## Tugas Latihan
1. Tuliskan kembali bagian teks tentang pelanggaran berat HAM dari "Pasal-pasal mengenai kejahatan" sampai "menghilangkan derajat kemanusiaan)." tanpa mengubah satu kata pun.
2. Jawab pertanyaan berikut berdasarkan teks tentang pelanggaran berat HAM:
(a) Pasal mana saja dalam Statuta Roma yang memuat ketentuan-ketentuan tersebut?
(b) Di dalam dokumen apa dikatakan kapan suatu pelanggaran HAM dianggap "berat"?
(c) Kapan kejahatan tersebut baru bisa diadili?

## Teks Halaman
----
Pasal-pasal mengenai kejahatan genosida dan kejahatan terhadap kemanusiaan tersebut di atas substansinya merupakan ketentuan-ketentuan yang terdapat di dalam Pasal 6 dan Pasal 7 Statuta Roma. Menyangkut pelanggaran berat HAM, di dalam the US Restatement of Law dikatakan bahwa suatu pelanggaran HAM dianggap “berat” apabila pelanggaran tersebut secara luar biasa menimbulkan keguncangan, karena begitu pentingnya hak yang dilanggar atau beratnya pelanggaran.

Pelanggaran berat HAM termasuk pula dalam kategori extra ordinary crime berdasarkan dua alasan, yaitu pola tindak pidana yang sangat sistematis dan dilakukan oleh pihak pemegang kekuasaan, sehingga kejahatan tersebut baru bisa diadili jika kekuasaan itu runtuh, dan kejahatan tersebut sangat mencederai rasa keadilan secara mendalam (dilakukan dengan cara-cara yang mengurangi atau menghilangkan derajat kemanusiaan).
----
## Data yang Diberikan

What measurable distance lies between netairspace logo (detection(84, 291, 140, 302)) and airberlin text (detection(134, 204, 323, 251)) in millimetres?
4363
----
## Jawaban Per Tugas
1.
Pasal-pasal mengenai kejahatan genosida dan kejahatan terhadap kemanusiaan tersebut di atas substansinya merupakan ketentuan-ketentuan yang terdapat di dalam Pasal 6 dan Pasal 7 Statuta Roma. Menyangkut pelanggaran berat HAM, di dalam the US Restatement of Law dikatakan bahwa suatu pelanggaran HAM dianggap “berat” apabila pelanggaran tersebut secara luar biasa menimbulkan keguncangan, karena begitu pentingnya hak yang dilanggar atau beratnya pelanggaran.

Pelanggaran berat HAM termasuk pula dalam kategori extra ordinary crime berdasarkan dua alasan, yaitu pola tindak pidana yang sangat sistematis dan dilakukan oleh pihak pemegang kekuasaan, sehingga kejahatan tersebut baru bisa diadili jika kekuasaan itu runtuh, dan kejahatan tersebut sangat mencederai rasa keadilan secara mendalam (dilakukan dengan cara-cara yang mengurangi atau menghilangkan derajat kemanusiaan).

2.
(a) Pasal 6 dan Pasal 7 Statuta Roma.
(b) Di dalam the US Restatement of Law.
(c) Jika kekuasaan itu runtuh.